Wie können und sollten eine nachhaltige Logistik und ihre Supply-Chains aussehen, und wo stehen wir derzeit auf dem Weg dahin? Moritz Petersen: Wir setzen in unserer Arbeit am Center for Sustainable Logistics and Supply Chains den Schwerpunkt auf die Emissionsreduktion, weil wir überzeugt sind, dass es der dringendste Aspekt ist. Das Ziel sind hier Lieferketten, die so wenig Schadstoffausstoß wie möglich verursachen. Man muss ehrlich feststellen, dass die Wirtschaft bei diesem Thema noch nicht auf einem guten Weg ist.
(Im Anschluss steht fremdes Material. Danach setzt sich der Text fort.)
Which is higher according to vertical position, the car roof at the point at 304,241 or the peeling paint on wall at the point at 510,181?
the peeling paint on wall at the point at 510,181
Die Gesamtemissionen steigen global: Auch wenn die Logistik in den vergangenen Jahren immer effizienter geworden ist, wächst das Transportvolumen. Es gibt viele richtige und gute Entwicklungen, die den Anteil der Logistik am Emissionsausstoß verringern können. Immer mehr Logistiker setzen sich wirklich ambitionierte Ziele – auch wenn sie offen zugeben, dass sie bisher nur teilweise wissen, wie sie diese erreichen können. Aber das ist im Grunde der richtige Ansatz, um dann gemeinsam mit Partnern nach möglichen Wegen zu suchen. Solche Partner sind unter anderem die Hersteller von Fahrzeugen wie Krone.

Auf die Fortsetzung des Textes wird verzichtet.